### EXCERTO PARA LER
= = = = = = =
Quanto ao resto, espero que todas as sondagens mostrem que vai ser eleito facilmente à primeira volta para eu não ter de votar nele.
Como penso ter deixado claro aqui, não concordo com a ideia de que o presidente deva ser “neutro” ou um “árbitro”. O que me incomoda no comportamento de Cavaco Silva não é, por isso, que ele tenha uma posição e que a exprima. Todos os presidentes – todas as pessoas com um mínimo de capacidade cognitiva – a devem ter, todos, de uma forma ou outra, a exprimiram. Para mais, se a posição dele é que este governo é mau e que o Partido Socialista (com Sócrates à cabeça) é manipulador, eu não podia estar mais de acordo com ela. O que me incomoda é a aparente – e escrevo “aparente” porque ninguém parece saber exactamente o que é real e o que é jogo de espelhos – incapacidade que Cavaco revelou para jogar de forma minimamente limpa. Manobras de intoxicação da opinião pública, alicerçadas em suspeitas que parece mais provável terem nascido num sonho particularmente agitado ou numa piada de mau gosto que lhe ficou a zunir na cabeça do que em verdadeiros indícios de acções condenáveis por parte do governo (e há tantos), são indignas de um Presidente da República. Eu quero um presidente com opiniões, claro a defendê-las e assumindo os riscos de o fazer. Quero um presidente que use os poderes que tem e que, em algumas áreas, até possa vê-los reforçados. Não sei se isso me faz “presidencialista”. Do que tenho a certeza é que, da mesma forma que prefiro programas eleitorais claros, também na presidência prefiro clareza a meias palavras, a silêncios incómodos ou a recados oblíquos transmitidos por processos ínvios. Como escrevi aqui, a “forma” de Sócrates e do PS seria sempre suficiente para eu os recusar, mesmo que o “conteúdo” fosse bom. Cavaco Silva vai pelo mesmo caminho. Esperemos (sentados e sem reter a respiração) que, ao contrário do que sucedeu sempre com Sócrates, tenha aprendido alguma coisa.
= = = = = = =
### DADOS APRESENTADOS
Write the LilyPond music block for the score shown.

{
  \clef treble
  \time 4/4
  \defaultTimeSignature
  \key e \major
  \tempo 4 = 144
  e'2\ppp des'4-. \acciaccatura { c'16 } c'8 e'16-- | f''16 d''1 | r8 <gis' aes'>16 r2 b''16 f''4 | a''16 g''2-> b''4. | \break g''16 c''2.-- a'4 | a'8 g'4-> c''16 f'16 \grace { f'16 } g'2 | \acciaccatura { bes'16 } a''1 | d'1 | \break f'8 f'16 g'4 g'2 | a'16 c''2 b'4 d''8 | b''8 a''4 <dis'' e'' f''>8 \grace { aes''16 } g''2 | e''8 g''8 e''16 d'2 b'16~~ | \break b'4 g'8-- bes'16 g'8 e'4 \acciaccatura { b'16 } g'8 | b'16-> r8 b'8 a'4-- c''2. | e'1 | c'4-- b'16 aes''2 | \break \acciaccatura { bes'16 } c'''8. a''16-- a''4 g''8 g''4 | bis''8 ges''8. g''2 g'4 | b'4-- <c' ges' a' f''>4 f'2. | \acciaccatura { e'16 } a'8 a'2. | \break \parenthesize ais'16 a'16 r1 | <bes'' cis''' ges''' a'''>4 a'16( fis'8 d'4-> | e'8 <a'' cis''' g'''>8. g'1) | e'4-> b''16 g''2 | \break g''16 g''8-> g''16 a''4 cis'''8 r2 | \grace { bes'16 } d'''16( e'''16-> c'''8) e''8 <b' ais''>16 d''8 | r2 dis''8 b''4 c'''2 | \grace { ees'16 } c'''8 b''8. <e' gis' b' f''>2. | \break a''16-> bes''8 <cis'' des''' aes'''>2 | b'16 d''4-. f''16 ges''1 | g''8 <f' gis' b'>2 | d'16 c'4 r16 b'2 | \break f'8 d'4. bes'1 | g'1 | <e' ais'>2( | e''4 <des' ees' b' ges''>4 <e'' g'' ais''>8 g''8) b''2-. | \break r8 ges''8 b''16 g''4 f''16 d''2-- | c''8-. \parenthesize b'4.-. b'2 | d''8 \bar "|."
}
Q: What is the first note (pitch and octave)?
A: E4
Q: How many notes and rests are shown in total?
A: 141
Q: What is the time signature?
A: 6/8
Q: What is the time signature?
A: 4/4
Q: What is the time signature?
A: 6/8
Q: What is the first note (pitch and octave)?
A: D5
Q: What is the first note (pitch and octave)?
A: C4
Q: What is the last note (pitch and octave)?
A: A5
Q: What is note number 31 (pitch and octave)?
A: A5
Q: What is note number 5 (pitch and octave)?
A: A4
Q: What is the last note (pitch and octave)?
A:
= = = = = = =
### OBJETIVO DO EXERCÍCIO
Repete na íntegra o texto sobre Cavaco Silva, sem mudar uma só palavra.

### RESPOSTA AO EXERCÍCIO
Quanto ao resto, espero que todas as sondagens mostrem que vai ser eleito facilmente à primeira volta para eu não ter de votar nele.
Como penso ter deixado claro aqui, não concordo com a ideia de que o presidente deva ser “neutro” ou um “árbitro”. O que me incomoda no comportamento de Cavaco Silva não é, por isso, que ele tenha uma posição e que a exprima. Todos os presidentes – todas as pessoas com um mínimo de capacidade cognitiva – a devem ter, todos, de uma forma ou outra, a exprimiram. Para mais, se a posição dele é que este governo é mau e que o Partido Socialista (com Sócrates à cabeça) é manipulador, eu não podia estar mais de acordo com ela. O que me incomoda é a aparente – e escrevo “aparente” porque ninguém parece saber exactamente o que é real e o que é jogo de espelhos – incapacidade que Cavaco revelou para jogar de forma minimamente limpa. Manobras de intoxicação da opinião pública, alicerçadas em suspeitas que parece mais provável terem nascido num sonho particularmente agitado ou numa piada de mau gosto que lhe ficou a zunir na cabeça do que em verdadeiros indícios de acções condenáveis por parte do governo (e há tantos), são indignas de um Presidente da República. Eu quero um presidente com opiniões, claro a defendê-las e assumindo os riscos de o fazer. Quero um presidente que use os poderes que tem e que, em algumas áreas, até possa vê-los reforçados. Não sei se isso me faz “presidencialista”. Do que tenho a certeza é que, da mesma forma que prefiro programas eleitorais claros, também na presidência prefiro clareza a meias palavras, a silêncios incómodos ou a recados oblíquos transmitidos por processos ínvios. Como escrevi aqui, a “forma” de Sócrates e do PS seria sempre suficiente para eu os recusar, mesmo que o “conteúdo” fosse bom. Cavaco Silva vai pelo mesmo caminho. Esperemos (sentados e sem reter a respiração) que, ao contrário do que sucedeu sempre com Sócrates, tenha aprendido alguma coisa.